Second, Enrico Gagliardi and Laura Wissink discuss in their article ‘Ensuring effective judicial protection in case of ECB decisions based on national law’, a novelty in EU law that is a true sign of the intertwinement of national and EU Law. As a result of the centralization of the prudential banking supervision, organised via the Single Supervisory Mechanism, the European Central Bank (ECB) has the power and the duty to apply all relevant EU law, including, where EU law is composed of Directives, national legislation transposing them (Article 4(3) SSM Regulation). As a consequence, the ECJ has now been confronted with several cases that concern decisions by the ECB based on the application of national law. Bearing in mind that the jurisdiction of the ECJ is limited when national law is concerned (based on the wording of Articles 263 and 256 TFEU), the authors discuss these cases and assess how the court deals with national law in other types of legal proceedings. Interestingly enough the authors bring forward suggestions to improve effective judicial protection at the EU level. Alternatives like enhancing the dialogue between the CJEU and the national courts by informal cooperation or by using the mechanism envisaged by Article 24(2) of the Statue of the Court of Justice of the European Union, on the basis of which the CJEU may request additional information from national courts. Deemed somewhat less feasible by the authors but nonetheless worth mentioning, is the use of a broad interpretation of Article 4(3) TEU to allow for a reverse preliminary procedure where a (non-binding legal opinion) from the national court would be given.

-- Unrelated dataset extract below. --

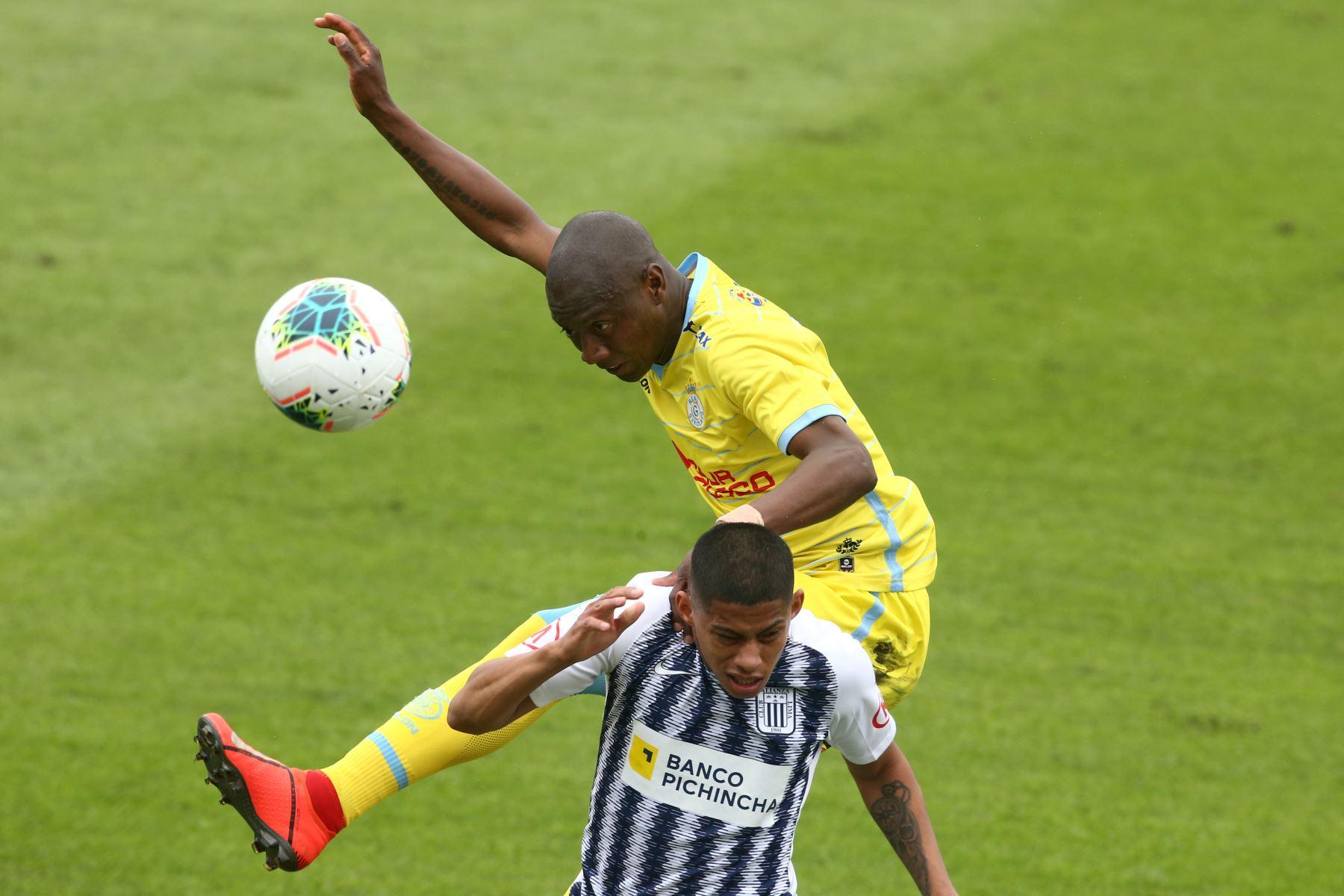Kevin Quevedo de Alianza Lima se enfrenta a Jhoel Herrera de Real  Garcilaso por el Torneo Clausura de Liga 1. Foto: ANDINA/Vidal Tarqui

Third, the article ‘The ECJ as the EU Court of Appeal: some evidence from the appeal case-law on the non-contractual liability of the EU’ by Giulia Gentile focuses on the role of the ECJ as a court of appeal in the EU legal order. The article discusses how the role of the ECJ as a court of appeal has grown in the number of cases and how it has developed. Also, the author investigates how the appeal procedure shapes the judicial dialogue between the General Court in first instance and the ECJ as a court of appeal. The analysis starts by investigating what may be considered a question of law since bringing appeal cases to the court is only allowed for these questions. Furthermore, Gentile indicates differences between the courts when interpreting EU law, using the EU appeal cases concerning the non-contractual liability of EU institutions as a case study. One of the findings is that the ECJ as a court of appeal is fulfilling its duty to enhance the protection of individual rights by adopting a broad notion of ‘plea of law’ to enable parties to seek judicial protection against incorrect General Court decisions. Although the author emphasizes that the limitations of her findings, the article paints a relevant picture of the development regarding the appeal proceedings at EU level.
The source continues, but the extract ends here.